[DIRECTIONS]:
(a) In the article on Intel's Arc mobile GPUs, what is the smaller chip that launches first called?
(b) Reproduce word for word the stretch of the article on Intel's Arc mobile GPUs from "Two Physical Arc" through "by early summer.".
(c) Write the next part of the article on Intel's Arc mobile GPUs, picking up right after its final sentence.

[SELECTION]:
# # # # # # #
Arc A-Series Mobile Lineup
(Image credit: Intel)

Today marks the day when Intel Arc Alchemist officially enters the dedicated graphics card fray, turning this two-pony race into a three-way battle for supremacy. Or at least, that's the story we'd like to tell. Instead, we're getting the first full description of Intel's Arc A-Series mobile GPU lineup, with the first laptops sporting the new GPUs slated to arrive in April. But desktop users need not worry: Arc graphics cards for desktops are still coming, just not first. If you're not up to speed on Arc, we'll recap some of the details, but our main Arc Alchemist hub contains more low-level details.

Similar to its CPU stack, Intel's Arc Alchemist will have multiple tiers of performance: Arc 3, Arc 5, and Arc 7. The various models will be based off two chip designs, one with up to 96 Xe Vector Engines (XVE) and the other with up to 512 XVE. Note that XVE is the new name for what was formerly called an EU (Execution Unit), though the new XVE makes plenty of changes and certainly warrants a change in name.

Two Physical Arc Chips

(Image credit: Intel)

The smaller chip is called ACM-G11, and it will launch first, with laptops expected to arrive shortly using the new Arc 3 branded GPUs. ACM-G10 uses a significantly larger chip and Intel expects laptops using the Arc 5 and Arc 7 GPUs to arrive by early summer.

In most respects, ACM-G10 has four times the hardware of ACM-G11: 4X the Xe-cores, ray tracing units, and L2 cache. The memory subsystem however is 2.67X as wide, with a maximum 256-bit bus compared to a maximum 96-bit bus on the smaller chip, and the PCIe slot interface is twice as wide at x16 vs. x8. The media and display capabilities meanwhile are equivalent between the two GPUs, so all Arc graphics solutions will have the same dual Xe Media Engines (MFX) and four display engines.
# # # # # # #
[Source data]
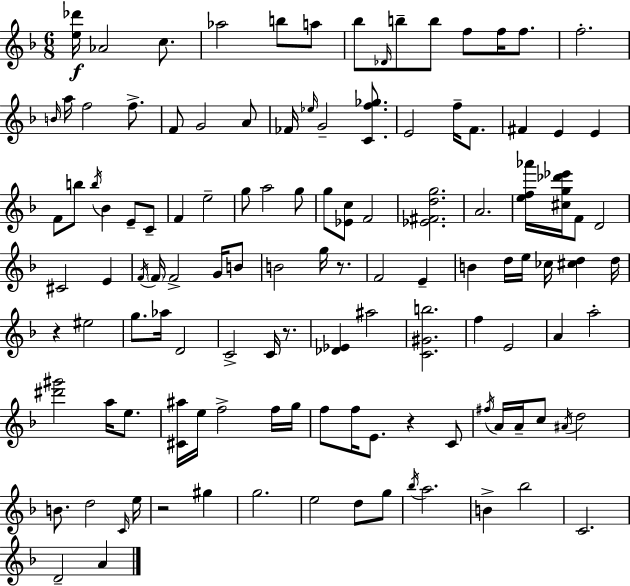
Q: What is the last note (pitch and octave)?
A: A4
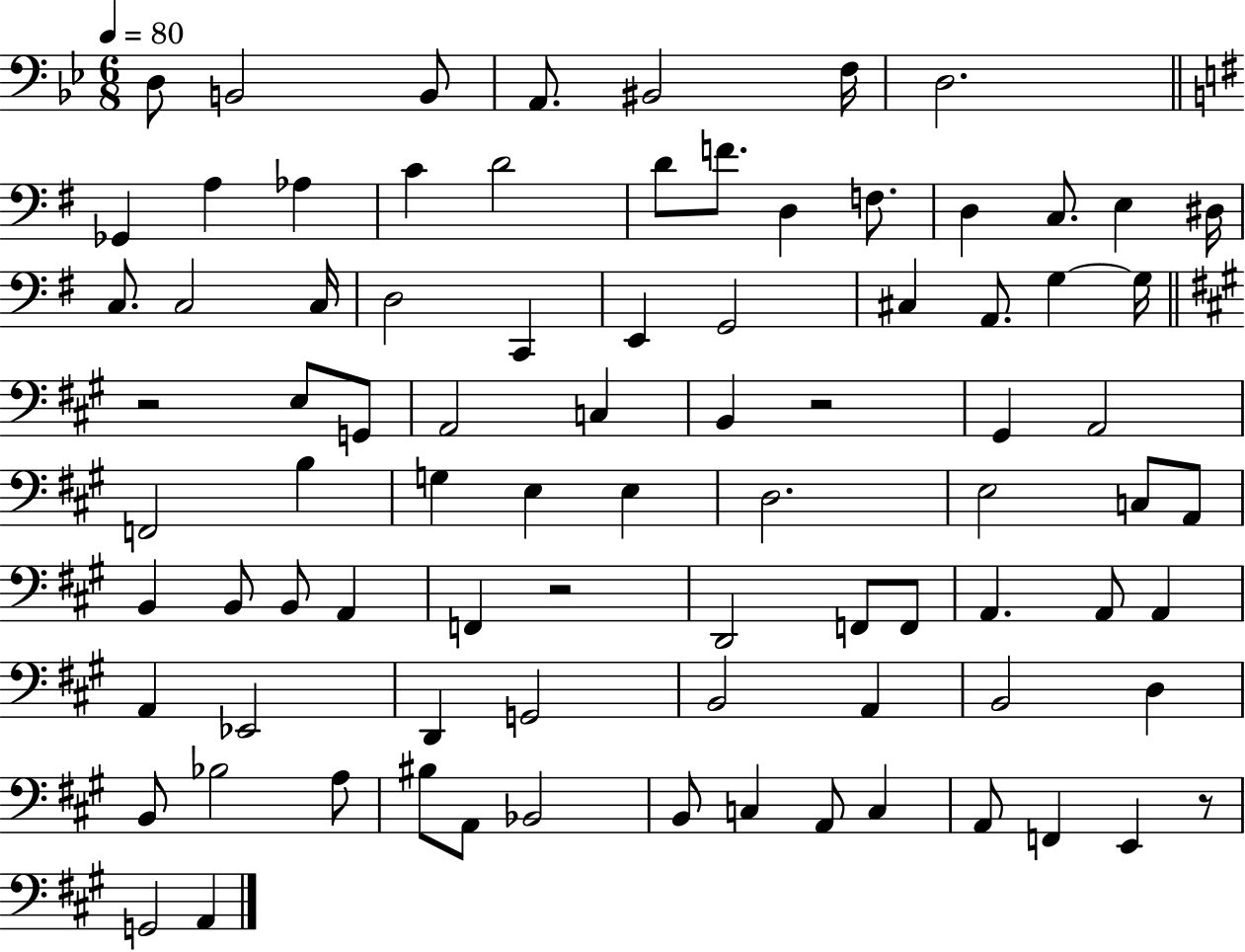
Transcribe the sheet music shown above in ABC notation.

X:1
T:Untitled
M:6/8
L:1/4
K:Bb
D,/2 B,,2 B,,/2 A,,/2 ^B,,2 F,/4 D,2 _G,, A, _A, C D2 D/2 F/2 D, F,/2 D, C,/2 E, ^D,/4 C,/2 C,2 C,/4 D,2 C,, E,, G,,2 ^C, A,,/2 G, G,/4 z2 E,/2 G,,/2 A,,2 C, B,, z2 ^G,, A,,2 F,,2 B, G, E, E, D,2 E,2 C,/2 A,,/2 B,, B,,/2 B,,/2 A,, F,, z2 D,,2 F,,/2 F,,/2 A,, A,,/2 A,, A,, _E,,2 D,, G,,2 B,,2 A,, B,,2 D, B,,/2 _B,2 A,/2 ^B,/2 A,,/2 _B,,2 B,,/2 C, A,,/2 C, A,,/2 F,, E,, z/2 G,,2 A,,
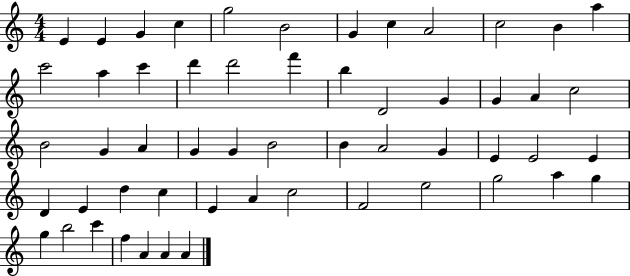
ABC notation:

X:1
T:Untitled
M:4/4
L:1/4
K:C
E E G c g2 B2 G c A2 c2 B a c'2 a c' d' d'2 f' b D2 G G A c2 B2 G A G G B2 B A2 G E E2 E D E d c E A c2 F2 e2 g2 a g g b2 c' f A A A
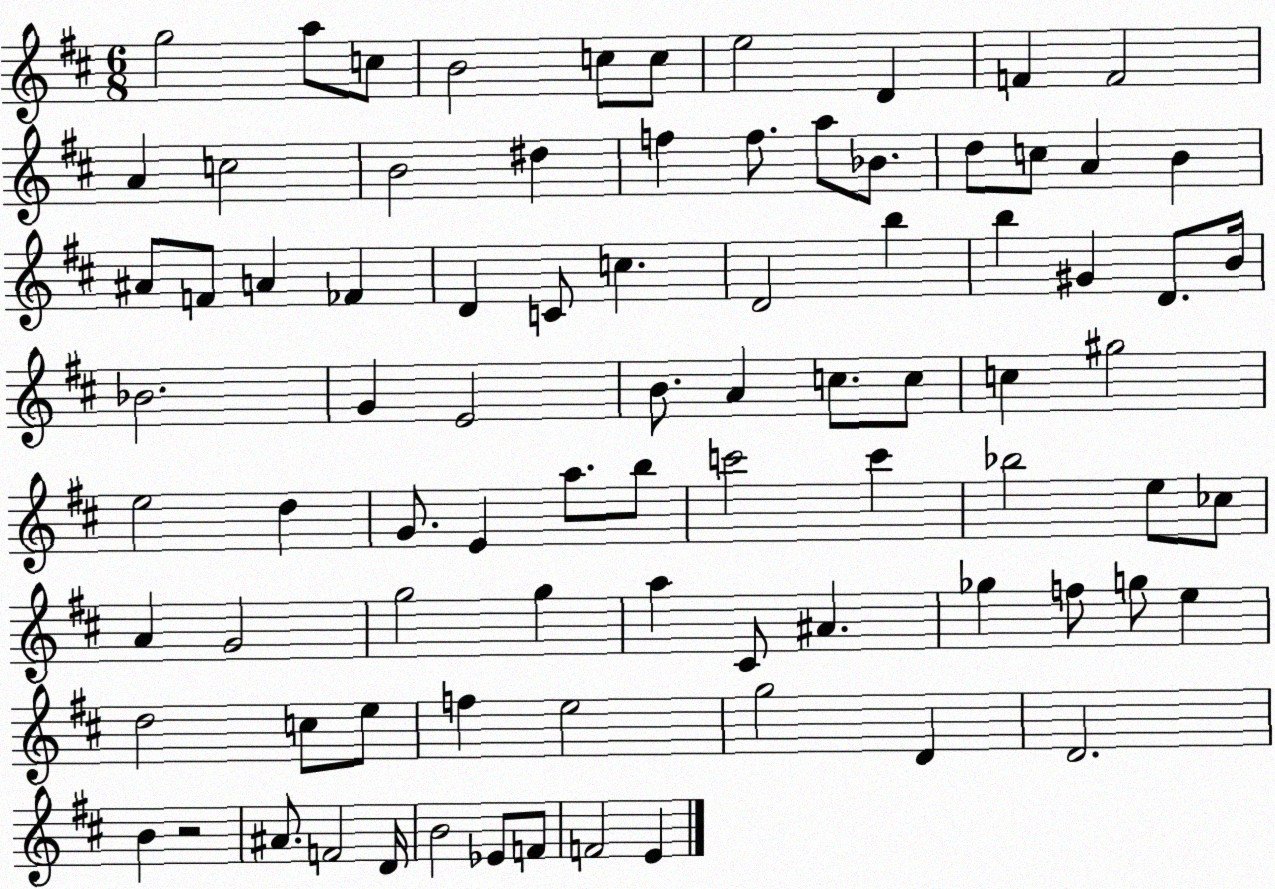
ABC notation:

X:1
T:Untitled
M:6/8
L:1/4
K:D
g2 a/2 c/2 B2 c/2 c/2 e2 D F F2 A c2 B2 ^d f f/2 a/2 _B/2 d/2 c/2 A B ^A/2 F/2 A _F D C/2 c D2 b b ^G D/2 B/4 _B2 G E2 B/2 A c/2 c/2 c ^g2 e2 d G/2 E a/2 b/2 c'2 c' _b2 e/2 _c/2 A G2 g2 g a ^C/2 ^A _g f/2 g/2 e d2 c/2 e/2 f e2 g2 D D2 B z2 ^A/2 F2 D/4 B2 _E/2 F/2 F2 E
# # # # # # #
[SET OF ANSWERS]:
(a) ACM-G11

(b)
Two Physical Arc Chips

(Image credit: Intel)

The smaller chip is called ACM-G11, and it will launch first, with laptops expected to arrive shortly using the new Arc 3 branded GPUs. ACM-G10 uses a significantly larger chip and Intel expects laptops using the Arc 5 and Arc 7 GPUs to arrive by early summer.

(c)
To quickly recap, each Xe-core contains 16 XVEs, and another 16 XMX units. The XVE vector engines can do 16 FP32, 32 FP16, and 64 INT8 operations per clock. The XMX matrix engines meanwhile can do 128 FP16/BF16, 256 INT8, or 512 INT4/INT2 operations per clock.

We'll get to clock speeds in a bit, but these can vary quite a lot, particularly in mobile form factors. We suspect Intel will break 2GHz on desktop cards, but the mobile parts appear to top out at around 1.55GHz on the smaller chip and 1.65GHz on the larger chip. Do the math and the smaller ACM-G11 should have a peak throughput of over 3 TFLOPS FP32, with 25 TFLOPS of FP16 deep learning capability. The larger ACM-G10 will more than quadruple those figures, hitting peak throughput of 13.5 TFLOPS FP32 and 108 TFLOPS FP16.

(Image credit: Intel)

Besides the vector and matrix engines, each Xe-core also contains a single ray tracing unit (RTU). Intel still hasn't provided any details of what sort of ray tracing performance we can expect from Arc, but even the largest chip will top out at 32 RTUs. In contrast, AMD's RX 6900 XT has 80 ray accelerators and Nvidia's GeForce RTX 3090 Ti comes with 84 RT cores that are each about 1.75X as fast as its first-generation RTX 20-series RT cores.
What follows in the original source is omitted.